Questions from Twitter
- (56:23) Matt Warren asks "What performance issues have you had the most fun finding and fixing." Nick mentions the tag engine and a fun debugging issue they ran into where the TimeSpan int constructor uses Ticks rather than seconds or milliseconds, so their cache code was only caching values for tiny fractions of a second rather than thirty seconds. They find out so many issues using MiniProfiler; he wishes more developers would use MiniProfiler (or another tool like Glimpse) in their applications. They run MiniProfiler for every single request on StackOverflow and the overhead is minimal - if they can do it, you can do it.
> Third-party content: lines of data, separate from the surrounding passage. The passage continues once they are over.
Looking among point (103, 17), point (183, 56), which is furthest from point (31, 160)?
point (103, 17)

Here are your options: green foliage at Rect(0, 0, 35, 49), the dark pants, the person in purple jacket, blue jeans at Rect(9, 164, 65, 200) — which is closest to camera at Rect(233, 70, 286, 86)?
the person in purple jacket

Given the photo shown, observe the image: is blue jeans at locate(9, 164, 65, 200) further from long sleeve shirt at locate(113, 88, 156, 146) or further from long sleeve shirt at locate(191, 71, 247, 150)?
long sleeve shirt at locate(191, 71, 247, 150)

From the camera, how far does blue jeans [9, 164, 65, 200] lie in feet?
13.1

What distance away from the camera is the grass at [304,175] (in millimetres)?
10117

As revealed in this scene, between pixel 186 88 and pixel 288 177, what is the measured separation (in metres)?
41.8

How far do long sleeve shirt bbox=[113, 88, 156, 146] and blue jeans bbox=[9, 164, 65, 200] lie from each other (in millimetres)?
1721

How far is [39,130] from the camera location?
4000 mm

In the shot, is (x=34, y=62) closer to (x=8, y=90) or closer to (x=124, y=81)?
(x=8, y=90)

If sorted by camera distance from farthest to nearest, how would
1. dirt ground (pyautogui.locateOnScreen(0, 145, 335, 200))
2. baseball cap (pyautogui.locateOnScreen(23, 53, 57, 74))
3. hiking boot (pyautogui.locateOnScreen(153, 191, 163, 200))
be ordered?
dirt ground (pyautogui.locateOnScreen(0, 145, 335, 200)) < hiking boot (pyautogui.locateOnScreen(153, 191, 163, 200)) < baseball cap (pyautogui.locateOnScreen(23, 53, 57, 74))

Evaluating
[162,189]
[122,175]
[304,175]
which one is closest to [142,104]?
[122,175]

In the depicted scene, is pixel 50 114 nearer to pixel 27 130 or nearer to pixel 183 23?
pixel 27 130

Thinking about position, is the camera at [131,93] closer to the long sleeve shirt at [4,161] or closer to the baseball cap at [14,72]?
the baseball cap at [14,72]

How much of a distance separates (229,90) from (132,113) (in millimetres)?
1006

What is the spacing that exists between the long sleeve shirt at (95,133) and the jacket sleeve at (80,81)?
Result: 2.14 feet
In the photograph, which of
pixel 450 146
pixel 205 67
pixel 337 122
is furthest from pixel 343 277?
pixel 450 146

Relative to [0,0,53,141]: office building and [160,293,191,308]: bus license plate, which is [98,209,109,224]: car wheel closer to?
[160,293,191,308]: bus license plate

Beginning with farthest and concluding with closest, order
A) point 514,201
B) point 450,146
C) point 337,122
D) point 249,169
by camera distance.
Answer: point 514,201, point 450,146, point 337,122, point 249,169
- (58:17) Matt Warren asks "What the craziest thing they've done to increase performance." Nick talks about the IL related work they've done - sometimes instead of conditional code, it's faster to just swap out the method body. They're pragmatic, they only do this for extreme cases like things that run for every request and have real performance implications. What's the trick for StackOverflow? Keep it simple.